Implemented a simple distributed Map-reduce framework with handling Worker failure. Used Go programming language.
MapReduce is a programming model and an associated implementation for processing and generating large data sets. Users specify a map function that processes a key/value pair to generate a set of intermediate key/value pairs, and a reduce function that merges all intermediate values associated with the same intermediate key. Many real world tasks are expressible in this model and can be seen in our project from the provided examples.
Go is a statically typed, compiled programming language designed at Google. It is syntactically similar to C, but with memory safety, garbage collection, structural typing, and CSP-style concurrency, which are useful to us in our project.
With its garbage collection feature, Go eliminates some common classes of bugs. Go also has good support for threads (goroutines), and a nice RPC package, which are directly useful in this project. Threads and garbage collection work particularly well together, since garbage collection can eliminate programmer effort to decide when the last thread using an object has stopped using it.
The system had the following requirements:
- The system should handle worker failure in both map and reduce phase
- Map tasks should run in parallel
- Reduce tasks should run in parallel
- Assume the coordinator does not fail
From the above system architecture, we have implemented three main programs:
- coordinator.go
- worker.go
- rpc.go
We assume that the input file is large enough and already split into smaller files which will then be given to the framework as input.
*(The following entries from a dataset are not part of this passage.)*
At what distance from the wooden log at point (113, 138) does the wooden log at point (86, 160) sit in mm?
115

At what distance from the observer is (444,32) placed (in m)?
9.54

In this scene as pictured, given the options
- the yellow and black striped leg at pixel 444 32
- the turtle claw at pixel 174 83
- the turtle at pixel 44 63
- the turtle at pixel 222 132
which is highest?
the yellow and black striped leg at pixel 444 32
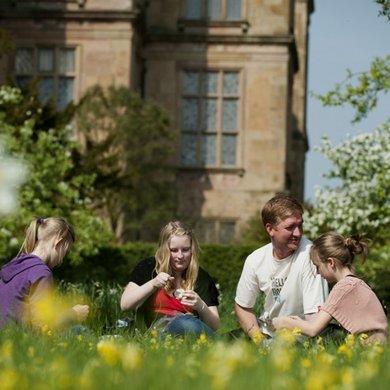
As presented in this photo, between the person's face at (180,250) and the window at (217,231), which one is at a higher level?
the person's face at (180,250)

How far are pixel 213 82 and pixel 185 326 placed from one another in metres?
24.2

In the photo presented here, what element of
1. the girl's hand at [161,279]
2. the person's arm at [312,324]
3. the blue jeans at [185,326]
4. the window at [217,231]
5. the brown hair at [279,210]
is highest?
the brown hair at [279,210]

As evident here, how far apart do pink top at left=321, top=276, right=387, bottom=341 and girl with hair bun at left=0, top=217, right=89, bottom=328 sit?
143cm

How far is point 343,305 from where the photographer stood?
6.79 meters

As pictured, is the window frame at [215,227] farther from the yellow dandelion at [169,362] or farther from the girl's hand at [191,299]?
the yellow dandelion at [169,362]

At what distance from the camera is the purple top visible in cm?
664

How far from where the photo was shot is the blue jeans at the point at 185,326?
7071 mm

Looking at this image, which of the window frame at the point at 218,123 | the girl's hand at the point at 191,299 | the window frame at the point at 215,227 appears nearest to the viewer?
the girl's hand at the point at 191,299

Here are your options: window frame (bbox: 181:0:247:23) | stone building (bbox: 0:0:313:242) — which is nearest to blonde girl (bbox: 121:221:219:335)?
stone building (bbox: 0:0:313:242)

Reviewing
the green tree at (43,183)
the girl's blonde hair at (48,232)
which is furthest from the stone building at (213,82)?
the girl's blonde hair at (48,232)

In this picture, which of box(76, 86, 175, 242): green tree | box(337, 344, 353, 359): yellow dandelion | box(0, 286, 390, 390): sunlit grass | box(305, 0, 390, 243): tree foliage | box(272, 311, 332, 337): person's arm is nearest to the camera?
box(0, 286, 390, 390): sunlit grass

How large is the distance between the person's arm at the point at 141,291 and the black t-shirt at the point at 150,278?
0.23ft

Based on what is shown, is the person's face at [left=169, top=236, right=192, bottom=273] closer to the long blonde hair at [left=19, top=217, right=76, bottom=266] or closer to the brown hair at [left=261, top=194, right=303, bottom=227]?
the brown hair at [left=261, top=194, right=303, bottom=227]

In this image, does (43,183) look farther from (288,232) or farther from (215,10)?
(288,232)
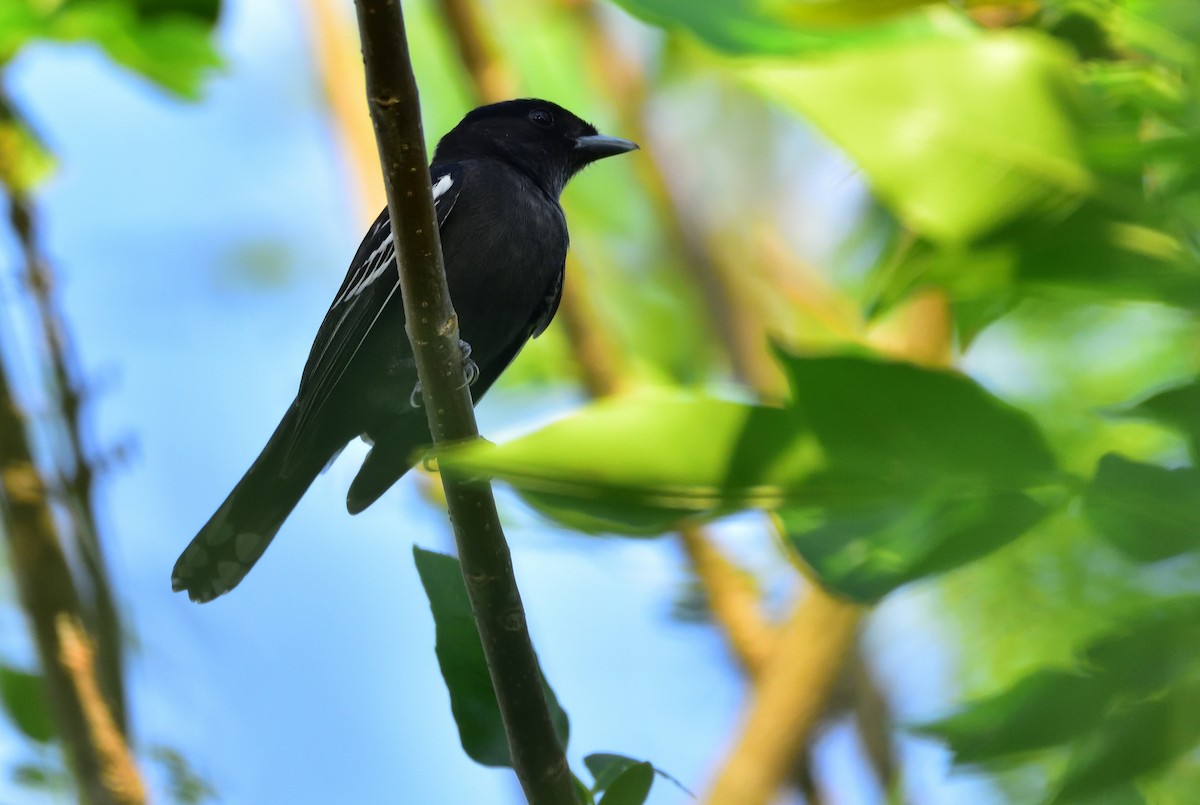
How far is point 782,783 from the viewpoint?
4.33 meters

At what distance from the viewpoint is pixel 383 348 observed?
4.79 m

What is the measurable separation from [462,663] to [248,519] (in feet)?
10.1

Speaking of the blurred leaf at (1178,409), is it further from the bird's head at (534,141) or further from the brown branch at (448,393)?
the bird's head at (534,141)

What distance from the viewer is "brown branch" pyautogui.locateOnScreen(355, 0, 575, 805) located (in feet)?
6.73

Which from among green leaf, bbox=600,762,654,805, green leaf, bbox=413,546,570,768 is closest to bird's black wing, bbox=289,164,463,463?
green leaf, bbox=413,546,570,768

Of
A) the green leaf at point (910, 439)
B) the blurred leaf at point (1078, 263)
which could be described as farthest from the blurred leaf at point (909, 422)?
the blurred leaf at point (1078, 263)

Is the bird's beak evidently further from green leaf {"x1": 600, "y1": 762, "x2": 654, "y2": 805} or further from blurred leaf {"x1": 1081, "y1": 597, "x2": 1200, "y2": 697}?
blurred leaf {"x1": 1081, "y1": 597, "x2": 1200, "y2": 697}

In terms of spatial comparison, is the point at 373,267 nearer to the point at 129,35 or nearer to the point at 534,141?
the point at 129,35

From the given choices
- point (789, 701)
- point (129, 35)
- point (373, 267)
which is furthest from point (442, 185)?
point (789, 701)

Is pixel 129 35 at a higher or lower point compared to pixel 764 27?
higher

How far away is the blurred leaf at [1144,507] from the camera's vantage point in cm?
76

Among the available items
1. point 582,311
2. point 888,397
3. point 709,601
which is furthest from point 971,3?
point 582,311

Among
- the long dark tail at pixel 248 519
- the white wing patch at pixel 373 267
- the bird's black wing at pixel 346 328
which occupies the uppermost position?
the white wing patch at pixel 373 267

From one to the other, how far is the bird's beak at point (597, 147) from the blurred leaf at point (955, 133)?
17.3ft
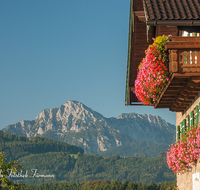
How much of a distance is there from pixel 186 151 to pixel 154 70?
3867mm

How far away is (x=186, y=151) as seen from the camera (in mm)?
14461

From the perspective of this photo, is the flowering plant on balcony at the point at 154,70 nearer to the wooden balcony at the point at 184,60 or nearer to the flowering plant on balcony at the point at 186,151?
the wooden balcony at the point at 184,60

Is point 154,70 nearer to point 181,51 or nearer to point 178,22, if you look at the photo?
point 181,51

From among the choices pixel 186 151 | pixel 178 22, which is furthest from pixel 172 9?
pixel 186 151

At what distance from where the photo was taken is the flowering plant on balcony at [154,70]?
1216 centimetres

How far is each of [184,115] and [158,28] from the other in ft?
14.2

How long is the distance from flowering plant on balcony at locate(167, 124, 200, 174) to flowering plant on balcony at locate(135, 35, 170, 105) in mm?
1917

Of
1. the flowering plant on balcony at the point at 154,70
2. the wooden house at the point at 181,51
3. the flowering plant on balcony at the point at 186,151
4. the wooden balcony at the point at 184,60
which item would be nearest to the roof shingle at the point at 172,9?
the wooden house at the point at 181,51

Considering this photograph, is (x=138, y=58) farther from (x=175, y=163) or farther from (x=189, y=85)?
(x=189, y=85)

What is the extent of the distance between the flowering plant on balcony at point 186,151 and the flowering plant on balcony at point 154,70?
192 centimetres

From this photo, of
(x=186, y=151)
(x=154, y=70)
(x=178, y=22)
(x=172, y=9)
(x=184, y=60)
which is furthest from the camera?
(x=186, y=151)

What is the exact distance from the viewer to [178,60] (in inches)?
439

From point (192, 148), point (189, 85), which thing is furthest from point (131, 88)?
point (189, 85)

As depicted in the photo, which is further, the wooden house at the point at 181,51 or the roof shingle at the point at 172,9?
the roof shingle at the point at 172,9
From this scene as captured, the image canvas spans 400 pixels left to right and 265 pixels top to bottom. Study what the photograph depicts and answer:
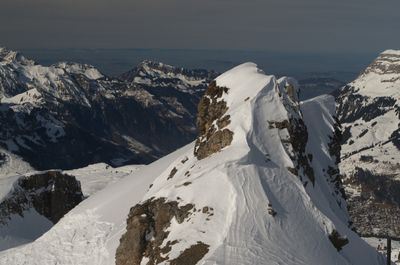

The total number of mappers is equal to the total number of input files while the number of reducers is an arbitrarily chosen number.
Initially, the coordinator.go
file is called, where the coordinator denotes the master in the architecture, along with the split input files. The coordinator is initialised having the following structure:
type Coordinator struct {
mapTasks []mapTask // list of structs containing total number of map tasks
reduceTasks []reduceTask // list of structs containing total number of reduce tasks
availableMapTasks map[int]int // map containing all available map tasks
availableReduceTasks map[int]int // map containing all available reduce tasks
mapDoneTasks int // denotes the number of map tasks that are completed
reduceDoneTasks int // denotes the number of reduce tasks that are completed
mapLock sync.Mutex
reduceLock sync.Mutex
}
The master can handle multiple requests from the workers concurrently. To ensure proper synchronisation we use mapLock
and reduceLock
mutex locks. When a request from a worker is received, the master locks the worker and sends them a map task if available, else sends a reduce task and unlocks it. When a worker finishes their task, the master is notified and updates its variables accordingly. The master is also responsible for handling the worker failure which is described in detail in the next section.
The worker is initialised and given a random number as its workerID. It then sends an RPC call callGetTask
to the coordinator to receive a task. Depending on the return value, it performs its task as a mapper or a reducer. If it receives ‘3’, it means that the entire MapReduce task has been completed and can now safely exit. Else the worker is asked to wait for some time until some task is available and assigned to the worker.
- Mapper Task:
The mapper task is given in the mapFunc
function:
The worker reads the input, which is one of the split input files given to the coordinator. Then the worker extracts the (key,value) pairs from the file content using the user provided Map
function for the particular Map reduce application. It then sorts the pairs and creates an intermediate hashmap which maps an integer to a list of (key,value) pairs, the integer here is the hashed value of the key modulo with partitions where it is stored. Here, partitions are the number of reducer tasks. The intermediate hashmap is written onto intermediate files which are numbered based on the number of partitions and the mapper which wrote this file.
- Reducer Task:
The reducer task is given in the reduceFunc
function:
For each reducer, there are N intermediate files where (key,value) pairs are stored from the mapper. Here, N denotes the number of mappers. The reducer takes all the input files and parses the key,values and creates a mapping for each key to all the values that are present in the files. This map is given to the Reduce
function provided by the user for the particular application, whose output is appended and given as final result.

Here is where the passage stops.